Weak Words: Just the Adverb, Ma'am

I had this post planned awhile ago but all I saved was the title. I vaguely remember what it was about, but it ties well into a discussion I am having with Liz Poole about feedback I received recently.

First, here's a general rule that I learned the hard way. If you are going to critique, never rewrite the person's work. You can suggest subtractions and you can point out instances where things need to improve, but NEVER actually try to improve them yourself. It is not your work. If you try to rewrite, not only will the author ignore that feedback, he/she will ignore ALL your feedback. You are no longer critting. You're saying that it's not the way you would have done it, which is different.

Second, NOT ALL ADVERBS ARE BAD! I know people treat Stephen King's ON WRITING like a writing bible, but it was not chiseled in stone. His comment not to use adverbs is a hyperbole, trying to show you how much weaker adverbs make your sentences than other means of writing. When you tell someone "never do that" what you're hoping is that the don't do it very often instead of doing it all the time, which is what King is doing here. You're using an adverb instead of a stronger verb. Go use the stronger verb instead.

Strangely, what I see happening as a reaction to this order from on high is that authors are overwriting. They are using entire sentences (sometimes paragraphs) to describe what they could have with a single adverb. While imagery and strong verbs are great, I don't need you stopping the story ever other paragraph so you can wax poetic with your non-adverb.

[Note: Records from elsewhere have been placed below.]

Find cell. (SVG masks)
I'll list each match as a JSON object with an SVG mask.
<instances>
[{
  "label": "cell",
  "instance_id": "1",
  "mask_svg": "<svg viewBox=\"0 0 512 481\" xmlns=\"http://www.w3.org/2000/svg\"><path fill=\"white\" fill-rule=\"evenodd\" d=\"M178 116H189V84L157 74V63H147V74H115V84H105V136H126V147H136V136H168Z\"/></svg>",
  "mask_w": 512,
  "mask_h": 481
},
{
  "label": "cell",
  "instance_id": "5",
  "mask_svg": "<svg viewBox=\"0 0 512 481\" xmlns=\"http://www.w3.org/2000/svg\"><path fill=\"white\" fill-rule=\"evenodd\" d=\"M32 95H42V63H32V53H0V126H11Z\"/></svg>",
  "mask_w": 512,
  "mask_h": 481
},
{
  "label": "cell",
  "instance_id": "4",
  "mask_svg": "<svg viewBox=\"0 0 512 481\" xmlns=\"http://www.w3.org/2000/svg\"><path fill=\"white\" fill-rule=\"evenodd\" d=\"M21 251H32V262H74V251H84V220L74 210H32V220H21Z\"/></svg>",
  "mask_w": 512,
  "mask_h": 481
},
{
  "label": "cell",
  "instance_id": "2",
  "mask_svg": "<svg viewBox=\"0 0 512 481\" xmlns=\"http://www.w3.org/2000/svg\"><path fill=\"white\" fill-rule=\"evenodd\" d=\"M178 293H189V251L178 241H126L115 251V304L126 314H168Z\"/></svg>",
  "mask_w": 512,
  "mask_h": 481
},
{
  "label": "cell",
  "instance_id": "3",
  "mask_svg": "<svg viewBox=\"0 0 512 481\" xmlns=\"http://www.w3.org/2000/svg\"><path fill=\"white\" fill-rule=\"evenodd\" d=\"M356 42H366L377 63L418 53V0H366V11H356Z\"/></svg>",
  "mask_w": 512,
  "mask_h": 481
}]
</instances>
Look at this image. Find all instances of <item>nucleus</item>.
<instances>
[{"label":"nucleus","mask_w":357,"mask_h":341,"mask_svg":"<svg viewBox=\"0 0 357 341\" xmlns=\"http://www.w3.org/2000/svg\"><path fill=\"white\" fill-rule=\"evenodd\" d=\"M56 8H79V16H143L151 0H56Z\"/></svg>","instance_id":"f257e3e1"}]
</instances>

There are adverbs I enjoy, just for the sound of them (punctiliously in particular). Best selling authors use them, if you're tethered to having a justification for using a type of word that is a valid part of English grammar. Set your adverb meter to two, but if you're going to offer critiques, pinging something just because it's an adverb is lame. Your goal is to help the author attain the strongest writing possible. Rote regurgitation is not how that's accomplished.